Newsflash
Health and safety
Collective employment relations

What are the possible ways to protect your employees and the company?

As the spread of the Coronavirus Covid-19 in Europe begins to accelerate, so does the number of questions from companies. Is your company ready to face the consequences of this epidemic situation?

Since the press release of 6 February 2020 from the Minister of Employment, the coronavirus can now be invoked as a case of force majeure. Thus, Belgian companies impacted by the consequences of the coronavirus (for example because they no longer receive deliveries from China) can invoke the system of temporary unemployment due to force majeure. The employer must then submit an electronic declaration to the unemployment office competent for where his company is located, indicating the coronavirus as a reason for force majeure. For this purpose, the employer is also required to detail his request by providing evidence of force majeure - an unforeseeable event - and the existence of a link between the coronavirus and force majeure.

Based on the worker welfare legislation, the employer has the duty to analyse the risks arising from the coronavirus and, on that basis, to take all necessary and appropriate measures to safeguard the health, safety and well-being of all his employees. 

Employees themselves also have an important role to play in the health and well-being of themselves and their colleagues. They must therefore cooperate with their employer to enable him to meet his obligations under the worker welfare legislation.

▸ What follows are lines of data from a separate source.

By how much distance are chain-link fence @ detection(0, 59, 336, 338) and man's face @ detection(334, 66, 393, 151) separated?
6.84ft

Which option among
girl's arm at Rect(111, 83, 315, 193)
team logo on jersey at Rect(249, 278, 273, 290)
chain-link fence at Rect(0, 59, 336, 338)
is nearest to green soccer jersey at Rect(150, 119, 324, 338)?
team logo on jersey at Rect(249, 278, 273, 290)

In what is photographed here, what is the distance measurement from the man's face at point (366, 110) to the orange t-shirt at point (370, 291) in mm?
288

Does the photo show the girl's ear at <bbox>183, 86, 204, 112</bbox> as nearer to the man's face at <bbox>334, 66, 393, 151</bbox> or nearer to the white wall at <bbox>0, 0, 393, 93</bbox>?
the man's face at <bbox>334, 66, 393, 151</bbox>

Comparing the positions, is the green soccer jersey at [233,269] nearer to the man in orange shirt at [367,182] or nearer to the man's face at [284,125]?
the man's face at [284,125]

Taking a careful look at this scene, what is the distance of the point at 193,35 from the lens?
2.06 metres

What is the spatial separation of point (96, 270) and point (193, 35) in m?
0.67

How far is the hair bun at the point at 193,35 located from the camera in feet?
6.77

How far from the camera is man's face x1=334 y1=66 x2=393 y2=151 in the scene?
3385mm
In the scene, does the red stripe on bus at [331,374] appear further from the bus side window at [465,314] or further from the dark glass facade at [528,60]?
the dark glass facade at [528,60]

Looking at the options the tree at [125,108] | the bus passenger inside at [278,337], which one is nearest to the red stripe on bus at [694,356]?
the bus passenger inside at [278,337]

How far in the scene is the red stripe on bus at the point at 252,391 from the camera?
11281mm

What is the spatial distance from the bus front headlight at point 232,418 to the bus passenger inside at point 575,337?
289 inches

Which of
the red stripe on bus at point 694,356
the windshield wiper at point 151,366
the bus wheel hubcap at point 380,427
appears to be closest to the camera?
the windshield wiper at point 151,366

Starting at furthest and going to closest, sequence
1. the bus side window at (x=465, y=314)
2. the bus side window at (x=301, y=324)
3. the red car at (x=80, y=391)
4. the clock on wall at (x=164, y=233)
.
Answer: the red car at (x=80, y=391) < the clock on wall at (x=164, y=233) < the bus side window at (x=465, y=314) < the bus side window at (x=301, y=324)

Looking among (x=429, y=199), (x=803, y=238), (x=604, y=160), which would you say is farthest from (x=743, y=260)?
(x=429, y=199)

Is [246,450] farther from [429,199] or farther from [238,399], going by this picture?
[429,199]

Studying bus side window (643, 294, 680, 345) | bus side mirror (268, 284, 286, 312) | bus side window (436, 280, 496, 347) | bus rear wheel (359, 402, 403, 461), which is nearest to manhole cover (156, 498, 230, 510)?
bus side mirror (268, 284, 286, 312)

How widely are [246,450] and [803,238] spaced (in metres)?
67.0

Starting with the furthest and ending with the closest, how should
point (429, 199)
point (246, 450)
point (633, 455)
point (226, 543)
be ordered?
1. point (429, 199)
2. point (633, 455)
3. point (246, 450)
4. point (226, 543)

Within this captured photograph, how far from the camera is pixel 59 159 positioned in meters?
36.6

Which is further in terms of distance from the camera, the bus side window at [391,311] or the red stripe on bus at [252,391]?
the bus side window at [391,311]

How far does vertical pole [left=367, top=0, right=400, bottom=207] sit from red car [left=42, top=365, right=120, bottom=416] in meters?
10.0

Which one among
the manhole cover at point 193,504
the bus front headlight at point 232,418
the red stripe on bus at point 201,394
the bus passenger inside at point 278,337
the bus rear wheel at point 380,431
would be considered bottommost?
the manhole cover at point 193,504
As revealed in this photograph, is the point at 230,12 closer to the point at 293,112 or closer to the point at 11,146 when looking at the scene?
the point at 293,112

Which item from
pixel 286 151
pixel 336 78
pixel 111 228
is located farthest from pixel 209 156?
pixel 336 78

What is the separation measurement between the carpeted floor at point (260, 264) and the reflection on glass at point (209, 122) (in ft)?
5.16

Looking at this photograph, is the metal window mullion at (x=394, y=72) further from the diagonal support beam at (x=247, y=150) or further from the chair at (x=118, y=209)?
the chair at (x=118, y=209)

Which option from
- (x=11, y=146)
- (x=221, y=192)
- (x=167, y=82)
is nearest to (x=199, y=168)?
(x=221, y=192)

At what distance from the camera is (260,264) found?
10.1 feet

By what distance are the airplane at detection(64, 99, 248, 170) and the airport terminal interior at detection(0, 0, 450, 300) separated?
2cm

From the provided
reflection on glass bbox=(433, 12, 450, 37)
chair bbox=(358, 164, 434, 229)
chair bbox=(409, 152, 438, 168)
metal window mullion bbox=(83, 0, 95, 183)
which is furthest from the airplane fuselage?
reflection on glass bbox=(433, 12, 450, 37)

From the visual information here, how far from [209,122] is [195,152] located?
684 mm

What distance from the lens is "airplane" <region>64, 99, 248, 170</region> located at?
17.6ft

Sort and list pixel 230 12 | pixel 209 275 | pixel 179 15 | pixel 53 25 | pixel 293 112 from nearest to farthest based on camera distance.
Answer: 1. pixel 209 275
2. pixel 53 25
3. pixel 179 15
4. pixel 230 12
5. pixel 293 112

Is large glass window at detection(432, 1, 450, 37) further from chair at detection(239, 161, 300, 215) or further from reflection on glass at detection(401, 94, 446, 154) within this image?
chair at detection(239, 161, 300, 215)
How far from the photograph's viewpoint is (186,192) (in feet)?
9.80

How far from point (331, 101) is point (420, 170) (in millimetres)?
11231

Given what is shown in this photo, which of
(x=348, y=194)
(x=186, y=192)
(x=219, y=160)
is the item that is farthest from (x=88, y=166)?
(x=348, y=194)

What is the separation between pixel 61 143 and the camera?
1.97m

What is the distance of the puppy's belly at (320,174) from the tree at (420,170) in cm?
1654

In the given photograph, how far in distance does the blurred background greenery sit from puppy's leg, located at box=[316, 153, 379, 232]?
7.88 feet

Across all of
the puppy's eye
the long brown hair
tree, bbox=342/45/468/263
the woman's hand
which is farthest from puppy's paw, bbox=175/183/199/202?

Employers can take a few simple precautions to ensure the well-being and the health of their staff. For example: 

  • limit business trips to China. The Belgian government advises against all travel to Hubei province, and recommends postponing non-essential journeys to other parts of China;
  • correctly inform staff without causing panic. For example, the employer can give an explanation of the current situation and any government advice by e-mail or posters;
  • seek cooperation of the staff when travelling to highly infected countries. For employees who have recently returned from China or Italy, or have been in contact with someone who is infected with the virus, the employer could ask for the full cooperation of his employees, and advise them to consult a doctor for a diagnosis. The employer may request the assistance of the prevention advisor-occupational physician.

In the context of the coronavirus, the employer and the employees who have recently returned from China or even Italy may agree by mutual agreement that the employee will temporarily telework. Since the employer is responsible for the health of all employees, employees with symptoms associated with the coronavirus should be encouraged to not to enter the workplace in order to reduce the risk of infection.

However, at this moment, the employer could not demand the forced quarantine of an employee returning from China or Italy, thereby refusing him or her as such to return to work unless the employee poses a real risk of contamination to the other employees of the company. The Federal Public Service Health also emphasises that there is still not an epidemic situation in Belgium.

It should be noted, however, that people presenting a serious risk of contamination are in principle quarantined after their repatriation to Belgium. These employees are also able to invoke force majeure in order to continue to perform the agreement.

Lastly, employees who are actually infected with the coronavirus and are therefore unable to perform their duties under the employment agreement can rely on the usual rules for incapacitated employees, such as payment of the guaranteed salary for the first month’s absence, if they can provide the required medical certificates.

Action point

Be vigilant when employees return from their holidays: they might have stayed in contaminated regions.